May 1st is designated as Law Day nationally, but the Grand Rapids Bar Association and Western Michigan University Thomas M. Cooley Law School chose April 28, to hold their annual luncheon and awards ceremony.

A convivial group of award-winners and well-wishers gathered over a buffet lunch to honor those who uphold the law and to ponder the national topic, “The 14th Amendment: Transforming American Democracy.”

The Fair Housing Center of West Michigan (FHCWM) won the Liberty Bell Award, given each year to a non-lawyer or non-profit organization in the community. FHCWM “works to prevent housing discrimination and remove barriers that allow it to persist.”

The Executive Director of FHCWM, Nancy Haynes, actually is a lawyer, which has helped in making the case for such federal prosection as the 2014 Alger Meadows sexual harassment case, which resulted in U.S. District Court Judge Robert Jonker presiding over a $500,000 settlement.

Haynes and long-serving FHCWM  Board President Doretha Ardoin accepted the award from current GRBA?President Judge Christopher Yates and attorney Bradley Glazier.

The GRBA then honored David N. Keyser, who is still Of Counsel at Mika Meyers, with a 50-year pin. The other attorney with 50 years in practice, Phillip Nantz, could not attend.

Judge Yates said that it took all of about ten seconds for him and GRBA Executive Director Kim Coleman to decide on Ben Hammond of Hilger Hammond PC as this year’s President’s Award winner.

The judge paid Hammond an impressive compliment when he said that when Hammond first appeared before him in court, “In the post-morten I told my staff, ‘I don’t know who this guy is, but he’s brilliant.’” He added that Hammond’s assistance at this year’s Destination CLE in Punta Cana had been invaluable.

Ann Cooper, Of Counsel at Drew Anding Cooper, merited the Marian P. Hilligan Public Service Award from WMU-Cooley. Professor Christopher Hastings, who is also a new GRBA board member, humorously called her “kind of a nudger-in-chief,” but added that she always serves as “the conscience and moral center for every project she works on.”

In accepting the award, Cooper thanked her husband, attorney Robert Cooper, for his support and noted with a smile, “My husband has long lived with the nudger-in-chief.” Cooper’s many accomplishments have been the subject of previous Grand Rapids Legal News article.

The prestigious Donald R. Worsfold Distinguished Service Award went to Jon March. The Miller Johnson attorney, whose stellar reputation as a litigator has followed him into a mediation career, has also dabbled in acting, prompting Yates to observe that it must be wonderful to be able to play Atticus Finch as well as serve as an Atticus-Finch caliber attorney in real life.

WMU-Cooley Associate Dean Tracey Brame then introduced Dr. Tim Ready, a sociology professor at Western Michigan University’s Lewis Walker Institute with expertise in racial disparities.
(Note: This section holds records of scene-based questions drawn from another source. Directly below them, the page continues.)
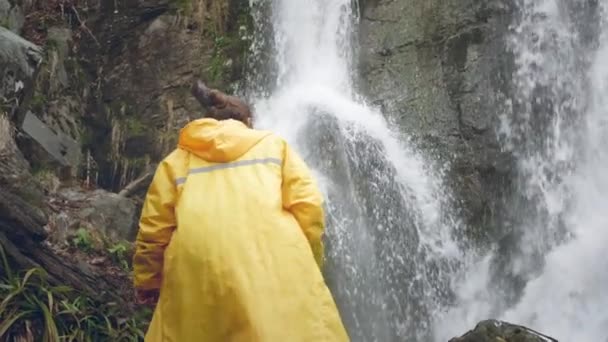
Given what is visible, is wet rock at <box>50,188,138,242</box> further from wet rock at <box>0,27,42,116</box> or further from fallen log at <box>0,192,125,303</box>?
fallen log at <box>0,192,125,303</box>

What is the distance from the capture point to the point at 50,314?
4.09 meters

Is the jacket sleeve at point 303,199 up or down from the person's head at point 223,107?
down

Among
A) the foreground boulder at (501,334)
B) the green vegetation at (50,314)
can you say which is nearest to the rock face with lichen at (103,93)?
the green vegetation at (50,314)

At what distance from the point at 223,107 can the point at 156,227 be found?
1.90 feet

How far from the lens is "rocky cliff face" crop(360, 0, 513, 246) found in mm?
7438

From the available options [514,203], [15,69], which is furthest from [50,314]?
[514,203]

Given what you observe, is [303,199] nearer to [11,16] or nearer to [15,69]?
[15,69]

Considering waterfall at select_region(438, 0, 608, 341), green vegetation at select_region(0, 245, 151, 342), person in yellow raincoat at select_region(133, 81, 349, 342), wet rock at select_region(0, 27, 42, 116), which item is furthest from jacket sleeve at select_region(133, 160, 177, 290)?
waterfall at select_region(438, 0, 608, 341)

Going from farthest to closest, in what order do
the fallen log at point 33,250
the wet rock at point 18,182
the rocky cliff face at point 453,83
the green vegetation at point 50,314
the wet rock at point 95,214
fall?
1. the rocky cliff face at point 453,83
2. the wet rock at point 95,214
3. the wet rock at point 18,182
4. the fallen log at point 33,250
5. the green vegetation at point 50,314

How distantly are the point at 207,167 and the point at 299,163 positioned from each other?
0.37m

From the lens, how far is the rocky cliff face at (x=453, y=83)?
7438mm

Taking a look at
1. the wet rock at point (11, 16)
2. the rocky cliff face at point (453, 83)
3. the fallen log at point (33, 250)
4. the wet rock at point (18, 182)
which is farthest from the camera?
the wet rock at point (11, 16)

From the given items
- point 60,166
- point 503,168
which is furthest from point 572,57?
point 60,166

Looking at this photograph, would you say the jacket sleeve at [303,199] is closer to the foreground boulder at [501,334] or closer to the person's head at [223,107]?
the person's head at [223,107]
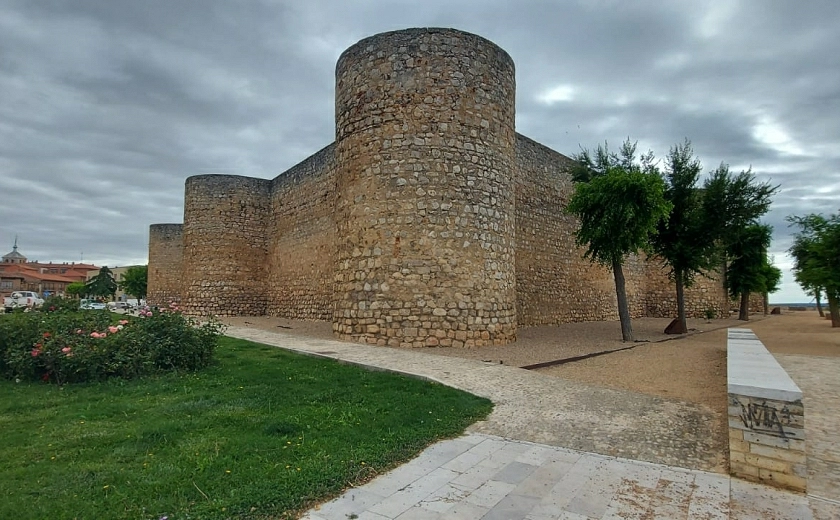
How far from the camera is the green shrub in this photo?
6754 mm

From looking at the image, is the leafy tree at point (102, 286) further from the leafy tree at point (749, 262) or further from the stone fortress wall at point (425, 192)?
the leafy tree at point (749, 262)

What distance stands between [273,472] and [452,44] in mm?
10473

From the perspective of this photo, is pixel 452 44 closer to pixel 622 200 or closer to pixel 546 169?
pixel 622 200

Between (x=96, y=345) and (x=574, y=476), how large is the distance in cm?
669

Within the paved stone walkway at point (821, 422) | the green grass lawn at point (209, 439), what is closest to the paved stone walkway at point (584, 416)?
the green grass lawn at point (209, 439)

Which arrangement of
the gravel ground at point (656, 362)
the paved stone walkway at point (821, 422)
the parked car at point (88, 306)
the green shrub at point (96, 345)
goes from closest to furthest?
the paved stone walkway at point (821, 422), the gravel ground at point (656, 362), the green shrub at point (96, 345), the parked car at point (88, 306)

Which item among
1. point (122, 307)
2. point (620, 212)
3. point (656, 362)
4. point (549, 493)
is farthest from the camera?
point (122, 307)

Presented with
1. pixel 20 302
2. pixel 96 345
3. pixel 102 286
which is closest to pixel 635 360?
pixel 96 345

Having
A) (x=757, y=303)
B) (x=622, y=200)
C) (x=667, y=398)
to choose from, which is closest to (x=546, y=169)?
(x=622, y=200)

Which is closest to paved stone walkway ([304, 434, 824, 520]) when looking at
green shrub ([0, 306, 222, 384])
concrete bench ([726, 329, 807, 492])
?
concrete bench ([726, 329, 807, 492])

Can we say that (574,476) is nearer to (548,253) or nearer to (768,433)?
(768,433)

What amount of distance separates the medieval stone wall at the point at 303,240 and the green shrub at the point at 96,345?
384 inches

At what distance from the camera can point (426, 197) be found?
11266 mm

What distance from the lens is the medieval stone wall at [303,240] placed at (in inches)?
761
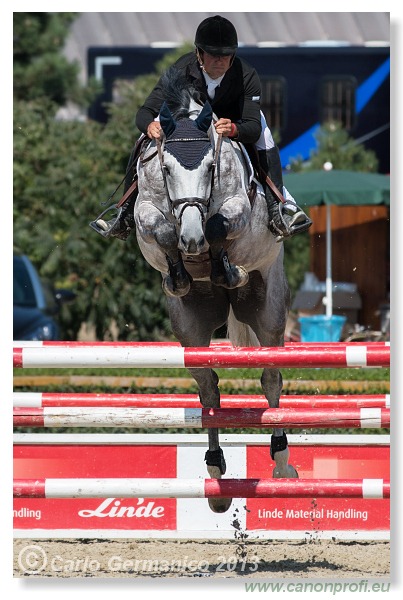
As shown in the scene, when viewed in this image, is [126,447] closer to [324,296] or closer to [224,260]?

Ready, who comes from a family of lawyers, noted that pondering the 14th amendment’s protections offers a chance to ask some difficult questions. “It’s always good to stop and think how are we doing. Are we moving toward a more perfect union or not?”

Acknowledging that demographics and dynamics are different than they were at the time of the 1965 passage of the U.S. immigration law,  his research and that of others has uncovered increasing rather than decreasing disparities.
He concluded, “The 14th amendment has been an important tool, but there’s much more that we need to be doing.”